Very difficult esophagus surgery, doctors use a variety of methods to keep the surgery going smoothly

A case from a few days ago became the focus of discussion in the anesthesiology department.

The patient is a middle-aged man in his 50s with a biopsy diagnosis of an esophageal tumor.

What’s tricky is that this person has a relatively large lesion. From the cardia to the middle of the esophagus, obvious lesions can be seen. This means that the area that needs to be excised is very large.

For this case, the surgery was nothing, the combined thoracoabdominal incision was done. However, for anesthesiology, this means more trauma for the patient. It is not only necessary to suppress the pain of the patient during surgery, but also to control the patient’s stress response. Because once the stress responds, it may fall short.

The first is the first level, the problem of intraoperative control of the combined thoracoabdominal incision: spinal anesthesia obviously cannot satisfy the operation; general anesthesia may not be able to completely suppress the pain for such a large trauma Conduction.

Obviously, general anesthesia is definitely the first choice. The key is how to control the problem. Blindly pursuing deep anesthesia is a challenge to the stability of the patient’s intraoperative circulation. At the same time, related studies have shown that deep anesthesia may affect the long-term survival rate of patients.

Although the long-term survival rate may not be related to the anesthesiology department, as long as it has an impact, it will try to consider it carefully, which is also the professional quality of an anesthesiologist.

Some people say that now there are very good monitoring methods and good medicines, and it is completely safe to use general anesthesia.

But there was something special about this patient: the patient was very obese. Excessive obesity keeps his body working at full capacity all the time. Predictably, his cardiopulmonary function was in a marginal state.

In addition, a large amount of fat is bound to become a “hotbed” for the accumulation of narcotic drugs. Even if there is no problem with intraoperative control, the redistribution of the anesthetic drug from the fat after surgery may jeopardize the patient’s breathing.

Secondly, there is the issue of postoperative pain relief. Such a large incision, especially involving part of the chest wall, must be very painful after the operation. This means that a large dose of analgesia is required after surgery. However, being so fat and involving open-chest surgery, no one dared to take such a large dose of anesthesia easily.

At this time, it was suggested that general anesthesia combined with epidural anesthesia could be used.

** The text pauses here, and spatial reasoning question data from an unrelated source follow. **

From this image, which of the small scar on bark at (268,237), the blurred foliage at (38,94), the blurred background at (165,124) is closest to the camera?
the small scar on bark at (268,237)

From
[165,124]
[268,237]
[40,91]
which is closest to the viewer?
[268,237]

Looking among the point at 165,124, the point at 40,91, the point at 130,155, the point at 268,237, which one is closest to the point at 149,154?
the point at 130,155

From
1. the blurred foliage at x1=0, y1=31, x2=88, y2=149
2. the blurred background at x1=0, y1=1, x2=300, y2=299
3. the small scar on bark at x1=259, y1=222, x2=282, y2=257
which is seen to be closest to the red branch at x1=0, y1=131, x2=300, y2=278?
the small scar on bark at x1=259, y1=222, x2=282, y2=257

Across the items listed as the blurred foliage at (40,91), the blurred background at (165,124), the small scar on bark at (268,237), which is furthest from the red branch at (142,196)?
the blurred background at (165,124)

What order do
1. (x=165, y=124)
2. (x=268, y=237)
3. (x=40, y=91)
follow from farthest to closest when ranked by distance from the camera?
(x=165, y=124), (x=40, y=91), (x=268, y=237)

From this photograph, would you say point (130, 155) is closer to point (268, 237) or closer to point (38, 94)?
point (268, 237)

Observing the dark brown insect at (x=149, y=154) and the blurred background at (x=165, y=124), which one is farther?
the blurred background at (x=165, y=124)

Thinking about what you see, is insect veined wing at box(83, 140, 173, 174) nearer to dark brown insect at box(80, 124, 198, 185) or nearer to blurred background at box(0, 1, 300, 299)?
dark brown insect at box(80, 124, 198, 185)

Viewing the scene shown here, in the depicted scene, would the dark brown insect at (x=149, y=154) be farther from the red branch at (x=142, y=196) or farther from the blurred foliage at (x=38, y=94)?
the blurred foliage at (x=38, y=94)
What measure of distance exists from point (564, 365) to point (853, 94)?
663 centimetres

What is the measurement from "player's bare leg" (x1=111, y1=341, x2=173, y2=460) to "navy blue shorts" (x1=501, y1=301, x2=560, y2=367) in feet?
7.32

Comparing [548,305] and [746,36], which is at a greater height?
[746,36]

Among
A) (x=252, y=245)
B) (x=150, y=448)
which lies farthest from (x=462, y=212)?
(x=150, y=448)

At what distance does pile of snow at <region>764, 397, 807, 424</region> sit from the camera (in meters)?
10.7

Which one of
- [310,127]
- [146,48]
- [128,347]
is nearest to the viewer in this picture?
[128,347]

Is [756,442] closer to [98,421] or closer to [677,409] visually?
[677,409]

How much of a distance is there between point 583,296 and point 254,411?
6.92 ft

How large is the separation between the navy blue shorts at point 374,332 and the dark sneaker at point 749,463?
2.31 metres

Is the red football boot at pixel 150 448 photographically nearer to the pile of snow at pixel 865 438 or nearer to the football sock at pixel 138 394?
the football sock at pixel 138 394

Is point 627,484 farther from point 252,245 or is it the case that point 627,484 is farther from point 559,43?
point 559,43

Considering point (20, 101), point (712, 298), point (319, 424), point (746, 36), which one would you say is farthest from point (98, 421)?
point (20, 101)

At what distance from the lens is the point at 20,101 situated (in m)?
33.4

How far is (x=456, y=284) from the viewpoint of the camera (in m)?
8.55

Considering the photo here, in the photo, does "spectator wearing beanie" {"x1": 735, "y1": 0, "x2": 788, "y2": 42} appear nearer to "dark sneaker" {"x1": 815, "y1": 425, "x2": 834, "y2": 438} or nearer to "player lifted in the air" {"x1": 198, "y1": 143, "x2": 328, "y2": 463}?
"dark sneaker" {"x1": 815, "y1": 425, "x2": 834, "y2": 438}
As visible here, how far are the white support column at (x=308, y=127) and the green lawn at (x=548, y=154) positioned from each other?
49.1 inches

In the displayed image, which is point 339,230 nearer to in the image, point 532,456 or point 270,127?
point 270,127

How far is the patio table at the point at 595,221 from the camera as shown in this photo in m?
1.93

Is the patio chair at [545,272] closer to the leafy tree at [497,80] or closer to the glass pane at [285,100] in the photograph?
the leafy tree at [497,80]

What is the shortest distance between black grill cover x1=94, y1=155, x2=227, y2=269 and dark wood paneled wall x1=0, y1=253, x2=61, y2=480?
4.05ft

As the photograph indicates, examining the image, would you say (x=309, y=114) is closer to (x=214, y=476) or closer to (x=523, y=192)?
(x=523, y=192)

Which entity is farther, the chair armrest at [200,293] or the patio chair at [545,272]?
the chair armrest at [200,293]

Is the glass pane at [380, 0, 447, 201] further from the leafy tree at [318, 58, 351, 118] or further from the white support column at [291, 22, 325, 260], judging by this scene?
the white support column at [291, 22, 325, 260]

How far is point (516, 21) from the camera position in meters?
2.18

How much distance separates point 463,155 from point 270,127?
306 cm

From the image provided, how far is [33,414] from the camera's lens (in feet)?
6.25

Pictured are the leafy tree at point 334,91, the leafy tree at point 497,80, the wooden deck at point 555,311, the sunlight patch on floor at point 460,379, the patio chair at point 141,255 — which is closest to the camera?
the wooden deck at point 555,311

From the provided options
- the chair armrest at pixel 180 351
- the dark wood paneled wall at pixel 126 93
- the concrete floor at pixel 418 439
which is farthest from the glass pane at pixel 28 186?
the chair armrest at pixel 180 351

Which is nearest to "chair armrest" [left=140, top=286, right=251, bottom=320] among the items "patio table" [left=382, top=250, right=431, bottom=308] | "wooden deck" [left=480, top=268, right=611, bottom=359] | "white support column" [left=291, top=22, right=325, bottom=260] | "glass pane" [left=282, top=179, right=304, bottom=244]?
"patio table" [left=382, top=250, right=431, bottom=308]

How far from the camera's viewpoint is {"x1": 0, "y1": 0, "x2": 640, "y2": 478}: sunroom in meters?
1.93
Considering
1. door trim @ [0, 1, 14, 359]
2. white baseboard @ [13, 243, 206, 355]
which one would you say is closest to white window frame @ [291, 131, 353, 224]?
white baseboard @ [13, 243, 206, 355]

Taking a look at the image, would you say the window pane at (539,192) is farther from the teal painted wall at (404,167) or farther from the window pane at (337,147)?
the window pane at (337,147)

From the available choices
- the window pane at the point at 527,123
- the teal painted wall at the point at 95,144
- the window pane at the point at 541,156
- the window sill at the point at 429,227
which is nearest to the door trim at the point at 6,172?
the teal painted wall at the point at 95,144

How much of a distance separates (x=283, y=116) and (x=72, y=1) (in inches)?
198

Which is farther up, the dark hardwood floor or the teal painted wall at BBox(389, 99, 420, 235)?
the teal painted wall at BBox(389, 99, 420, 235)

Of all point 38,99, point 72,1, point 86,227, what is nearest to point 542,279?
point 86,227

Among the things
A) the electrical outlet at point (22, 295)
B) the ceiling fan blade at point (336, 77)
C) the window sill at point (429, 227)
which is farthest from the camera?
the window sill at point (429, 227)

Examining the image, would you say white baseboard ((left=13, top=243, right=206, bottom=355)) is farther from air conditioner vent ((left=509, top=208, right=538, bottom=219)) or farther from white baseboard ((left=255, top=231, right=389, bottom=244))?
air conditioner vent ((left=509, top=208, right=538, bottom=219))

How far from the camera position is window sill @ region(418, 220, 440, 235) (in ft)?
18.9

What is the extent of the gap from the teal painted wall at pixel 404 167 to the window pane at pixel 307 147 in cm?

However, here comes the problem: the spinal nerve segments designed by the combined thoracoabdominal incision, from thoracic 5 to thoracic 10. However, one stage of puncture can only satisfy two or three upper and lower segments at most. This means that hitting a little is simply not enough.

Since one point is not enough, can I hit two points?

As soon as this design came out, it was immediately approved by everyone.

Although two-point puncture is not often performed in the spinal canal, it should not be difficult for everyone.

The next day, a senior anesthesiologist personally performed the puncture, followed by general anesthesia.

In the general anesthesia stage, everyone is also very careful. Especially for the difficult intubation problem that may be involved, everyone has prepared visual intubation equipment early.

However, surgery is not as easy as you might think. This patient looks very heavy, but in fact is very empty. After the anesthesia, the blood pressure can’t stand at all. Therefore, it can only be used with booster medicine.

In order for the two-point puncture epidural to work, the anesthesiologist lowered the concentration of local anesthetic and deliberately chose a longer-acting anesthetic. As for blood pressure, it has also been maintained by vasoactive drugs.

When the incision is closed, the anesthesiologist puts down the stone in his heart.

This is not the time to celebrate, only the patient’s vital signs are stable and consciousness is awake.

After half an hour of fine adjustment, the patient’s adjunctive vasopressor medication was gradually withdrawn. When asked if the incision hurts, the answer is “a little bit”.

Hearing this answer, everyone heard the “trumpet of victory”. He resolutely cleaned up the “site” and quickly sent the patient back.

On the surface, the surgeon did not thank him, but he should have said in his heart, “This anesthesia is very reliable”!